▶ _EXCERPT PROVIDED_
########

# Panzer BP-12 shotgun



## Chiefster23 (Feb 5, 2016)

Yesterday I visited the LGS to get some target ammo. Stocks of all firearms were extremely low. EXTREMELY LOW!
A couple of young guys were buying a case of these Panzer BP-12 shotguns. Turkish made. I examined one and it seemed to be a decent weapon. Build quality and materials was good. Doing online research there seems to be a few problems with ammo issues. Does anyone here have any experience with one of these guns? My intended use would be home defence and I may be using low brass ammo to prevent over penetration. Low brass with a semi-auto could be problems. Anybody have experience or opinions?


----------



## Chipper (Dec 22, 2012)

This might help. I'll keep the ole 870.


----------



## Mojave Crow (Jun 9, 2020)

It does seem that magazine-feeding a shotgun has been problematic. They're probably out there, but I can't immediately name a rock-solid, defend your life, mag-fed shotty, and so like Chipper, I'll also stick with my tube-fed Mossy 500 for now, it's never failed. Train with it and you can get your pump-action speed up to be quite home-defense effective, then you can use whatever ammo.

But. I did see a tube-fed shotty with MULTIPLE TUBES for a 15+1 ammo load, the Tavor TS12, in the latest RECOIL. Out of my price range, but that could be reliable.


----------



## SOCOM42 (Nov 9, 2012)

I will stick with my century old and combat proven proven Winni mod. 12 riot and my 870s plus the Mushberg.

Last but not least in this lineup are the Rem 1100 combat and the Mod. 37 Ithaca's I own.

They are the last line of defense for me because of a screwed up shoulder.

Only three have recoil pads, the others have typical plastic butplates, except the 12 which has its original steel plate.

I don't like bullpups of any sort, don't like the idea of my face hanging over the chamber, deflector or not.

Saw one a couple of decades ago where the receiver let go, and the deflector plate gave way, bent and broke the guys jaw.

The Browning Auto Five took care of using low brass by moving the friction rings on the mag tube, they always worked.


----------



## NewRiverGeorge (Jan 2, 2018)

SOCOM42 said:


> I don't like bullpups of any sort, don't like the idea of my face hanging over the chamber, deflector or not..


I've always found bullpup triggers "squishy" for lack of a better term.


----------



## SOCOM42 (Nov 9, 2012)

########

▶ _SUPPLIED RECORDS_

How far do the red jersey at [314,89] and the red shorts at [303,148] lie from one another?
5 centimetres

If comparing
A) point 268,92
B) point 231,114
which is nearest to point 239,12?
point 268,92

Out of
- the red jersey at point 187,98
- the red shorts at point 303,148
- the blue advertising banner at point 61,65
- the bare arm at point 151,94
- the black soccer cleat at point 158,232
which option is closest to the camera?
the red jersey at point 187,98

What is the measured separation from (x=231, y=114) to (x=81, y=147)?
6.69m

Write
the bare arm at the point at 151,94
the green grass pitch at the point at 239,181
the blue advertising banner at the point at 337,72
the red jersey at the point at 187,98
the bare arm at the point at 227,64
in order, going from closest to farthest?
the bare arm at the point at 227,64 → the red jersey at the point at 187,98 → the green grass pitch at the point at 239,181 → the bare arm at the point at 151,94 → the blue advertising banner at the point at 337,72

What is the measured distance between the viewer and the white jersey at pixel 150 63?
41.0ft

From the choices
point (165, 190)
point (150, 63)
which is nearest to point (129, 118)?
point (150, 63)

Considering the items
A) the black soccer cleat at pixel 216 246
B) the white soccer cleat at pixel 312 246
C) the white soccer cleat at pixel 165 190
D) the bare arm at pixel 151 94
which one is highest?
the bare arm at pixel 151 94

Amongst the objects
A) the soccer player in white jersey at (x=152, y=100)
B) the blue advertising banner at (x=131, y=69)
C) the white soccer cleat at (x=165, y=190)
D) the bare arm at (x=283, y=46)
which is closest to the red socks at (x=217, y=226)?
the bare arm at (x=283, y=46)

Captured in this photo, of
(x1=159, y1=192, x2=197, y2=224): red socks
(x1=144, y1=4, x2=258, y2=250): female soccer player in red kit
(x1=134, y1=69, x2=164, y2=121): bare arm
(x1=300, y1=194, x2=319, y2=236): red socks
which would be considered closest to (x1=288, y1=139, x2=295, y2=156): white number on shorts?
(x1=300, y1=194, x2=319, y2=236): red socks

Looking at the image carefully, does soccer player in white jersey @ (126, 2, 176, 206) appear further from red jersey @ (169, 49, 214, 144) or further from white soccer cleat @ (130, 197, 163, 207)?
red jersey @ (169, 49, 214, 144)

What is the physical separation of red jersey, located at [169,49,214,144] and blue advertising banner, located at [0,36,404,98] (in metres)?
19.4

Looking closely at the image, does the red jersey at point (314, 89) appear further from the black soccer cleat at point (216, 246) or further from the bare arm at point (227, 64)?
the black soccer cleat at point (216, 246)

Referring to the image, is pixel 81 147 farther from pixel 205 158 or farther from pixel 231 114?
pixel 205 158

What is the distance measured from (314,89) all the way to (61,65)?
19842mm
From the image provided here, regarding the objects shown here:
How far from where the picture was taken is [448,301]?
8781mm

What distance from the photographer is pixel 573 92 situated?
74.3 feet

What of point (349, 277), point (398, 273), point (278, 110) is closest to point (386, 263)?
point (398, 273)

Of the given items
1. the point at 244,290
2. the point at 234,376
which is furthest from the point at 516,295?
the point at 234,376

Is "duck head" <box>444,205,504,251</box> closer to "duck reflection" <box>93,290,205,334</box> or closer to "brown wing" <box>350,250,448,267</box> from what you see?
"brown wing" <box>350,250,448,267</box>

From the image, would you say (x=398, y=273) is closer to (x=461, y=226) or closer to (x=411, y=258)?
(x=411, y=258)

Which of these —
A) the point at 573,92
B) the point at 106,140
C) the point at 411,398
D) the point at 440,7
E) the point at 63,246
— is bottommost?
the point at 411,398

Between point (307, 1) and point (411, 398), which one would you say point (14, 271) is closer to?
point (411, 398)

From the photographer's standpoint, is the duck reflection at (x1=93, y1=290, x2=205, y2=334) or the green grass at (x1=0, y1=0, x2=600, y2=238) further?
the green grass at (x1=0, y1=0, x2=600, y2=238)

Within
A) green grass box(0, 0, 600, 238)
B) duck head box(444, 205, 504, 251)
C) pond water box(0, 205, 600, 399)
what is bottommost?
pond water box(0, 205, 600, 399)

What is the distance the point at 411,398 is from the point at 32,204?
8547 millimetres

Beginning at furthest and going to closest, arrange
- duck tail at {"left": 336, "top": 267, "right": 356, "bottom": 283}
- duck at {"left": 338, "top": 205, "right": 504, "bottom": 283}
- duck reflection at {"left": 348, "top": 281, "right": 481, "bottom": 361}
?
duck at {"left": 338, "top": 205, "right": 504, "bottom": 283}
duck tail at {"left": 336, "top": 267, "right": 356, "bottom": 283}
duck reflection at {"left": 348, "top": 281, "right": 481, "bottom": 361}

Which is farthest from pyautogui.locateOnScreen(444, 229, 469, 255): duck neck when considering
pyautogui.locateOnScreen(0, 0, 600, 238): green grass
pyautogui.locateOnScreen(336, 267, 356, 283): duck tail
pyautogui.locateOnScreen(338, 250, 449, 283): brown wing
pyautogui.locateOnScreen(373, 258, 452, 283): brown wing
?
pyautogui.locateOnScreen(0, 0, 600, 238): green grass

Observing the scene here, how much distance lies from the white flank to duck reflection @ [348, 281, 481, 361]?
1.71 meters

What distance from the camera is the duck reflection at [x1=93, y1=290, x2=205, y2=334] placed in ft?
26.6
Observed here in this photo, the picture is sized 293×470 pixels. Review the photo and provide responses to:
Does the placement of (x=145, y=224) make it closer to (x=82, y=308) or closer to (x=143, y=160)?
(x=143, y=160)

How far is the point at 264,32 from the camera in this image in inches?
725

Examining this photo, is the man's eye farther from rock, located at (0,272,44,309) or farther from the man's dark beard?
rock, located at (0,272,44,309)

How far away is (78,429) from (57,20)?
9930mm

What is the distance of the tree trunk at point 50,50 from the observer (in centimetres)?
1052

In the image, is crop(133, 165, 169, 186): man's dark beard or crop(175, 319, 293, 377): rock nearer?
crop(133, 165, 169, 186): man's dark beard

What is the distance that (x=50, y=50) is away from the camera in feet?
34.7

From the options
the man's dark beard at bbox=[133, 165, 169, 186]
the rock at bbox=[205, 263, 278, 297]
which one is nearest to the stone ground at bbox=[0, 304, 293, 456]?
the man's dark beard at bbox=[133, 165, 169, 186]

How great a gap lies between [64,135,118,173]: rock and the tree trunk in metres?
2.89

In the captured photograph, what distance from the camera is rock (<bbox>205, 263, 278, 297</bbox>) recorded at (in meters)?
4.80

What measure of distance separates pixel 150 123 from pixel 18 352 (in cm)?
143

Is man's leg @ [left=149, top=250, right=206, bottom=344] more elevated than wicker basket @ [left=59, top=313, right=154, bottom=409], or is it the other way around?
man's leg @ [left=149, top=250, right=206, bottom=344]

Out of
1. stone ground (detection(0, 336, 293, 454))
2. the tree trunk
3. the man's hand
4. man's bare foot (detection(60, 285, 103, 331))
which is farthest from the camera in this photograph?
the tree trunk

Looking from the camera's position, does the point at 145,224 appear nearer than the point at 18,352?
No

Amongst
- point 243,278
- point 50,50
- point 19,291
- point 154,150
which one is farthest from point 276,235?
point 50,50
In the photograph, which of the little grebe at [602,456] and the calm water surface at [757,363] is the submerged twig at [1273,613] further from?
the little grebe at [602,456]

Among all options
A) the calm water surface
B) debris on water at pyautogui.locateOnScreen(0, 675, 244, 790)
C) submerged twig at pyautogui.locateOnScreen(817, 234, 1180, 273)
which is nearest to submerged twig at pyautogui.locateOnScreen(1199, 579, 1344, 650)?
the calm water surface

########

▶ _EXERCISE TASK 1_
From the Panzer BP-12 thread above the records, set down the passage from "I will stick" up to and including "they always worked.".
▶ _EXERCISE TASK 2_
Supply the next part of the Panzer BP-12 shotgun thread, starting after its last line.

▶ _RESULT 1_
I will stick with my century old and combat proven proven Winni mod. 12 riot and my 870s plus the Mushberg.

Last but not least in this lineup are the Rem 1100 combat and the Mod. 37 Ithaca's I own.

They are the last line of defense for me because of a screwed up shoulder.

Only three have recoil pads, the others have typical plastic butplates, except the 12 which has its original steel plate.

I don't like bullpups of any sort, don't like the idea of my face hanging over the chamber, deflector or not.

Saw one a couple of decades ago where the receiver let go, and the deflector plate gave way, bent and broke the guys jaw.

The Browning Auto Five took care of using low brass by moving the friction rings on the mag tube, they always worked.

▶ _RESULT 2_
NewRiverGeorge said:


> I've always found bullpup triggers "squishy" for lack of a better term.


That is from the loose linkage from where the trigger is moved up front.

Cheap made parts that flop around.

Just like the the crap extended triggers that I had to deal with on the M60-Ds.


----------



## RedLion (Sep 23, 2015)

Do yourself a favor and just pay the extra for a Vepr 12.









An awesome Russian made semi-auto 12 gage that is uber reliable, will shoot any 12 gage ammo without failure and is highly customizable if desired. I love mine and would have no problem trusting my life to it, using 5 round or 10 round mags or even the 25 round drum that I have.
I currently have a vortex red/green dot on it and used it to take two bucks last whitetail season. They are still available to buy even with the Russian import ban, but they ill run you around $1,200. Anyone that knows Vepr, knows that they make top notch AK's, shotguns and rifles.


----------



## StratMaster (Dec 26, 2017)

I have a couple Mossies and an 870, the price is always right/affordable, and no one wants to be on the wrong end when the buck starts to fly. I think rather than a mag-fed, just practice your quick reloading skills on your pump. Should be able to reload 3 rounds or so in the same time it takes to retrieve and change a mag. My go-to is my H&K FABARM. This is a short shotgun with a full stock... no pistol grips for me, I want to shoulder it and hit something center. 14" barrel, which is long enough for the porch, the yard, and down the street some. This one cost me $400 + a $5 tax stamp. Still not very expensive.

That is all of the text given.